Exercise description: All entries need to be written out again exactly, without their pictures.

※

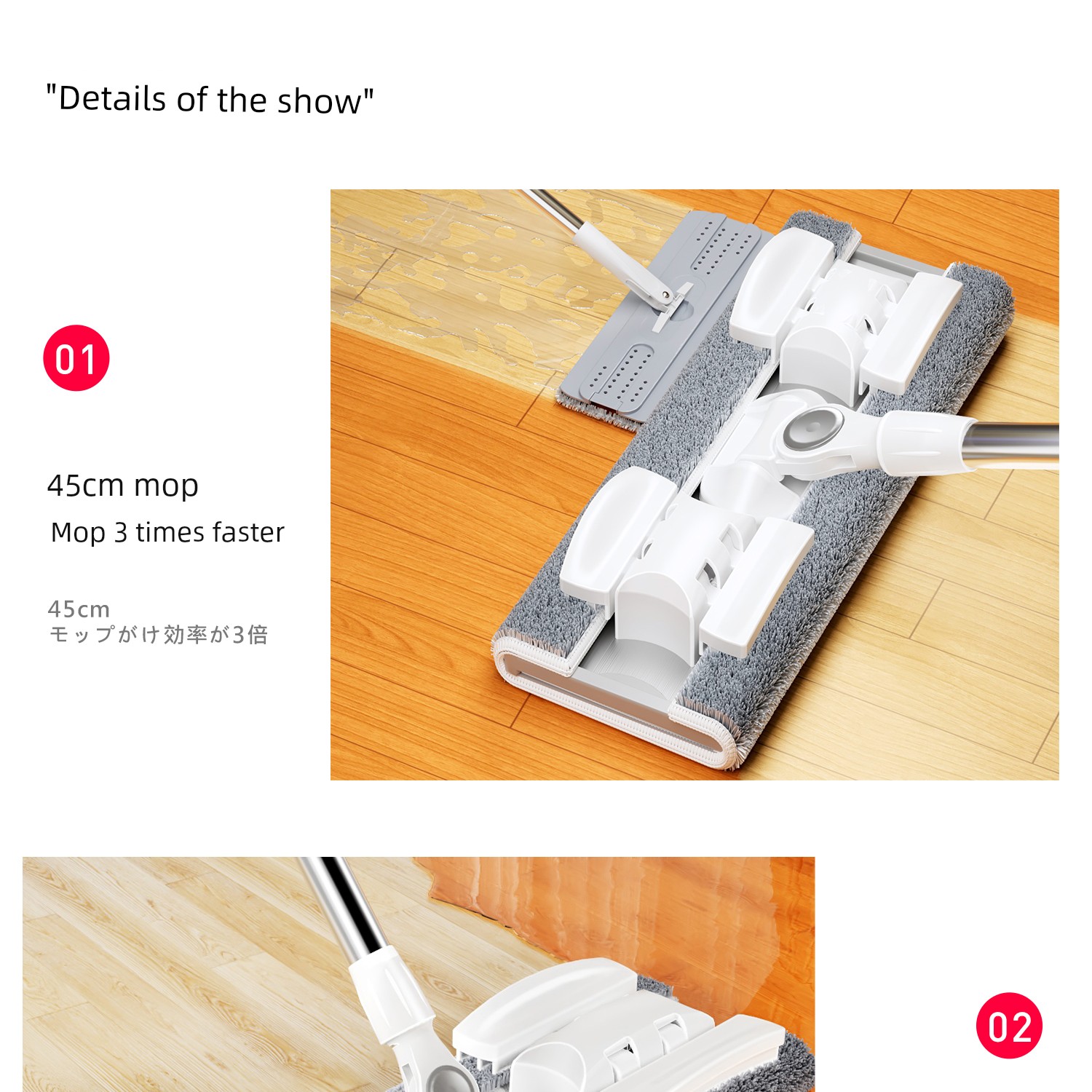 "Details of the show"

01

45cm mop

Mop 3 times faster

45cm
モップがけ効率が3倍

02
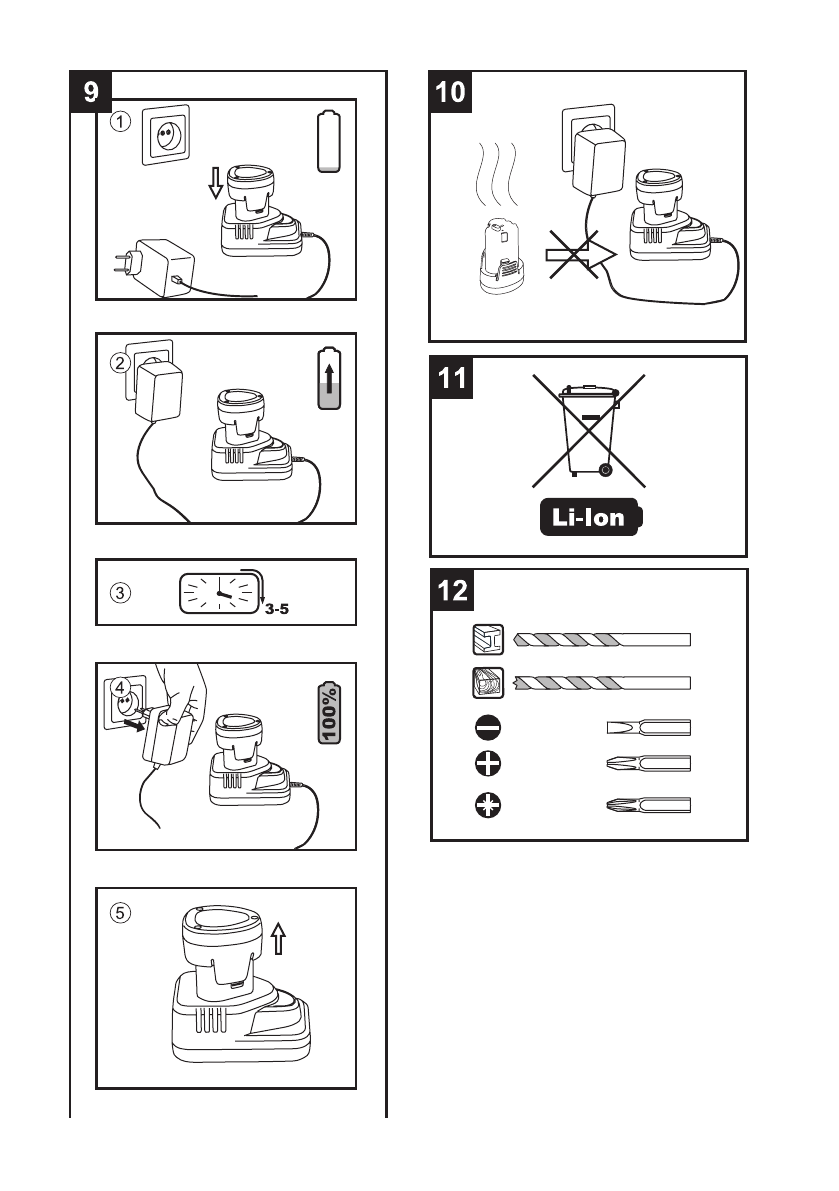 9

①

②

③

3-5

④

100%

⑤

10

11

Li-Ion

12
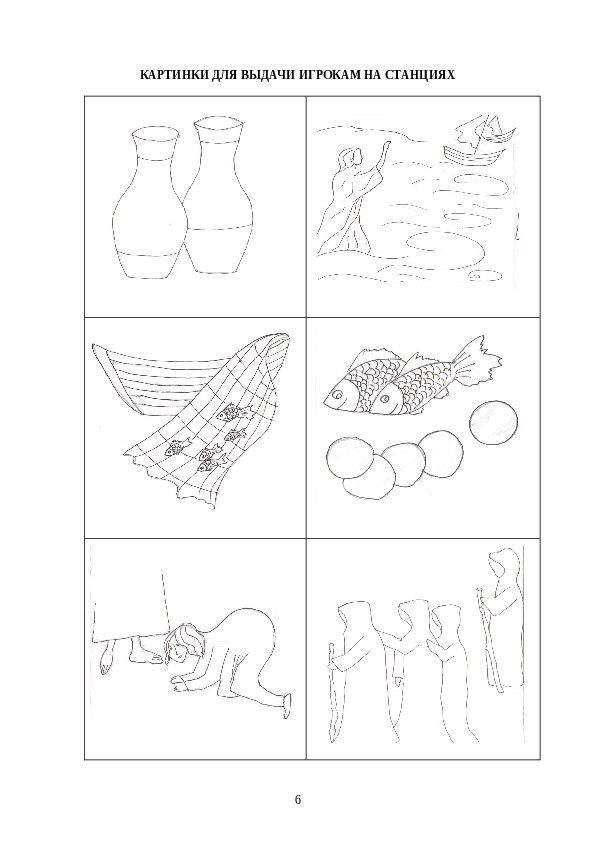 КАРТИНКИ ДЛЯ ВЫДАЧИ ИГРОКАМ НА СТАНЦИЯХ

6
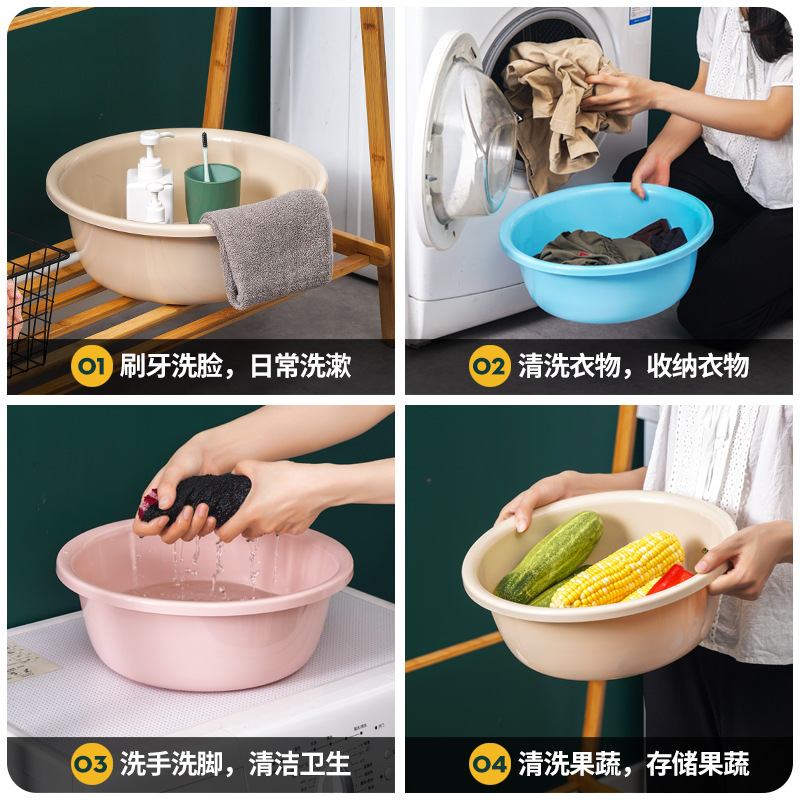 01 刷牙洗脸，日常洗漱

02 清洗衣物，收纳衣物

03 洗手洗脚，清洁卫生

04 清洗果蔬，存储果蔬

※

Solution for this problem:
 "Details of the show"

01

45cm mop

Mop 3 times faster

45cm
モップがけ効率が3倍

02
 9

①

②

③

3-5

④

100%

⑤

10

11

Li-Ion

12
 КАРТИНКИ ДЛЯ ВЫДАЧИ ИГРОКАМ НА СТАНЦИЯХ

6
 01 刷牙洗脸，日常洗漱

02 清洗衣物，收纳衣物

03 洗手洗脚，清洁卫生

04 清洗果蔬，存储果蔬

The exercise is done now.